== Excerpted passage ==
┌────────

They run on the same machine, use KahaDB with file locking.
It does not matter if b1 or b2 is started first, it becomes the master.

The other one, the slave, when shutting down - while the master is running - takes forever
to shutdown; it must be `kill -9`'d in the end.

We have a classic dead-lock scenario.  I have attached a `jstack` output when the slave broker
is shutting down.

The race is on between thread #20 and thread #17.
Thread #17 is in 
{code:java}
ActiveMQServiceFactory.destroy(ActiveMQServiceFactory.java:173)
{code}

and thread #20 is in
{code:java}
ActiveMQServiceFactory.updated(ActiveMQServiceFactory.java:140)
{code}

{code}
"CM Configuration Updater (ManagedServiceFactory Update: factoryPid=[org.apache.activemq.server])"
#20 daemon prio=5 os_prio=0 tid=0x00007f793c160800 nid=0x7084 waiting on condition [0x00007f799819f000]
   java.lang.Thread.State: TIMED_WAITING (sleeping)

└────────

== Information supplied ==
┌────────

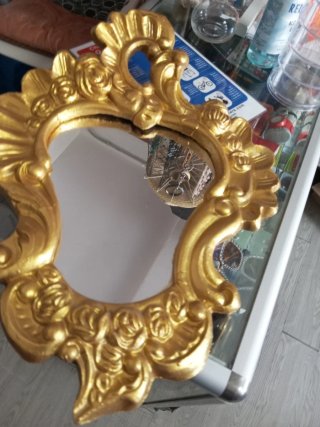 Espejo Decorativo Dorado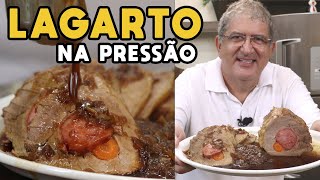 Como Fazer Lagarto na Pressão  Tv Churrasco [upl. by Farro]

└────────

== Exercise requirements ==
Extend the report on the ActiveMQ slave broker shutdown deadlock, picking up right after its final line. The listing above was drawn from a separate source.

== Response for this exercise ==
        at java.lang.Thread.sleep(Native Method)
        at java.lang.Thread.sleep(Thread.java:340)
        at java.util.concurrent.TimeUnit.sleep(TimeUnit.java:386)
        at org.apache.activemq.store.SharedFileLocker.doStart(SharedFileLocker.java:83)
        at org.apache.activemq.util.ServiceSupport.start(ServiceSupport.java:55)
        at org.apache.activemq.broker.LockableServiceSupport.preStart(LockableServiceSupport.java:94)
        at org.apache.activemq.util.ServiceSupport.start(ServiceSupport.java:54)
        at org.apache.activemq.broker.BrokerService.doStartPersistenceAdapter(BrokerService.java:674)
        at org.apache.activemq.broker.BrokerService.startPersistenceAdapter(BrokerService.java:658)
        at org.apache.activemq.broker.BrokerService.start(BrokerService.java:622)
        at org.apache.activemq.osgi.ActiveMQServiceFactory.updated(ActiveMQServiceFactory.java:140)
        - locked <0x000000072bd74db0> (a org.apache.activemq.osgi.ActiveMQServiceFactory)
        at Proxy8890d2d1_e3a3_4b71_a7a0_88810df56856.updated(Unknown Source)
        at org.apache.felix.cm.impl.helper.ManagedServiceFactoryTracker.updated(ManagedServiceFactoryTracker.java:159)
        at org.apache.felix.cm.impl.helper.ManagedServiceFactoryTracker.provideConfiguration(ManagedServiceFactoryTracker.java:93)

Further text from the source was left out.